I really think you should remove yourself from the situation and your husband.


----------



## MovingAhead (Dec 27, 2012)

If you are decided on divorce and your heart is set on it, then you have to ask yourself why you would tell the OW's families etc...

You may want to expose his behavior to his family, but be warned they may get mad at him, but he will probably give them a bunch of BS then rally behind him. Do you want that in your life?

If you divorce your kids will want to know why. Are you prepared to tell them? I told my boys and I put them in counseling. I don't know if it was right, but their lives were being affected by what was happening and when my EX would do things that hurt us, I told them what was going on.

My kids never wanted their parents to get divorced. I made sure they knew it was not their fault. It has been tough on them. They do not have good relationships with their mother but that is between them and her. I actually paid $150/session for my kids counselor to work on the relationship between my kids and EXW... Messed up to me, but it was for them so I did it. Didn't help that much but they were able to talk to someone.

The best thing you can do is to make yourself the best person you can be and find out how you want to spend the rest of your life and get started now.

I am sorry you are here.


----------



## Rugs (Apr 12, 2013)

I think reading so much on this forum has stirred up a lot of anger. I just see so many people hurt and spouses getting off Scott-free and I am irritated.

My father is a cheater, my brother is a cheater, my husband is a cheater, I know of three friends who are cheaters. It just angers me.

I am on the high road and I do feel pretty good. I defiantly have moved on emotionally in my own case and it feels really good. Fortunately, I never felt responsible for my husband's cheating and I think that made a big difference. 

Thank you, It may be best to leave things alone.


----------



## JCD (Sep 2, 2012)

Wait for graduation. Expose the married cheaters. This isn't to hurt him. It's to protect the husbands involved. Do you think they don't want to know?

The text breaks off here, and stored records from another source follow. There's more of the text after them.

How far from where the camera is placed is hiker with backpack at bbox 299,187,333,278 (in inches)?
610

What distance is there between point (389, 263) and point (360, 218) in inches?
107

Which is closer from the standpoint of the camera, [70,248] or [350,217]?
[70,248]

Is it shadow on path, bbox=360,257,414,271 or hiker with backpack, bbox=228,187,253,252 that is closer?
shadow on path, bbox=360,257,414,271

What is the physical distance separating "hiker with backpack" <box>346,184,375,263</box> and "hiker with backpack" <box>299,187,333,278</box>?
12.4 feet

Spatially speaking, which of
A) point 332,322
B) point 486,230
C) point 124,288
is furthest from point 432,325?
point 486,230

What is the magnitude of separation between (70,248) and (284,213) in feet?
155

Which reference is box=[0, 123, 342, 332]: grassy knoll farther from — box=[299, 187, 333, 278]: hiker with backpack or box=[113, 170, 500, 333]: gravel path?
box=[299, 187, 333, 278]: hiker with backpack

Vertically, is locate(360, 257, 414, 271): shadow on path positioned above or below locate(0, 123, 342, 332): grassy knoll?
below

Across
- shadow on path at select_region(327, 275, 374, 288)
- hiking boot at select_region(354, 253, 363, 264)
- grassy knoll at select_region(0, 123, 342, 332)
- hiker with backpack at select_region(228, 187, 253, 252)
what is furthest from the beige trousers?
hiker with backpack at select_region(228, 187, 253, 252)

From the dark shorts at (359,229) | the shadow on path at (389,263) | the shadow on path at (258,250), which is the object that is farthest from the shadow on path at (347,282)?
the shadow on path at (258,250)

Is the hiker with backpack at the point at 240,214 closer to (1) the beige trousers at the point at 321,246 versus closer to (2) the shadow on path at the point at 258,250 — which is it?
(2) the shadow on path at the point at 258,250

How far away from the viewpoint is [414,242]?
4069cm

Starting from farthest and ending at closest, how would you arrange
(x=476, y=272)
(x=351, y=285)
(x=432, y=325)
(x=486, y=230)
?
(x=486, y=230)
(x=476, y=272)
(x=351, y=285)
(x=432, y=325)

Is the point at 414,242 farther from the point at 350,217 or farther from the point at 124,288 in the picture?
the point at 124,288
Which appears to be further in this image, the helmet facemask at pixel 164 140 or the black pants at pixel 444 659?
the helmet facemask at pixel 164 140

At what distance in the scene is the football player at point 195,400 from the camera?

File and don't sugar coat. If asked by any family or friends, just say "Harry cheated on me with X women. I have evidence and established it to MY satisfaction. I've stayed with him for my daughter after I found out. I am not discussing the matter further."

The single chicks are either lied to or shameless home wreckers, so leave them alone.

He deserves as much warning about your intentions as you care to give him.
_Posted via Mobile Device_


----------



## Meyer (Apr 22, 2013)

Rugs said:


> My husband has been a serial cheater for years. I didn't find out the extent of it until 2010. At that time I was dealing with serious health issues.
> 
> Do I expose the affairs? A few we're married but most women were single. He did escort services too and I'm not really interested it going through every piece of videnc again.
> 
> Should I tell his family. Should I tell the married Cheater's families? Should I save my strength and move on?


There is nothing you did wrong. It is extremely difficult to deal with a cheating spouse. There is no right or wrong answer. I encourage you not to expose or drag things back up. If you do, I fear it will renew the hurt cycle for you all over again.

Also, your husband's cheating, whether in the past, present or future has nothing to do with lack of intimacy or anything related to you. He may well be a philanderer.

Link is to an article at Psychology Today. A number of perspectives are discussed but pay close attention to the section on philandering and see if it describes your husband. It described my WW's OM to perfection.

Best of luck.

Beyond Betrayal: Life After Infidelity | Psychology Today


----------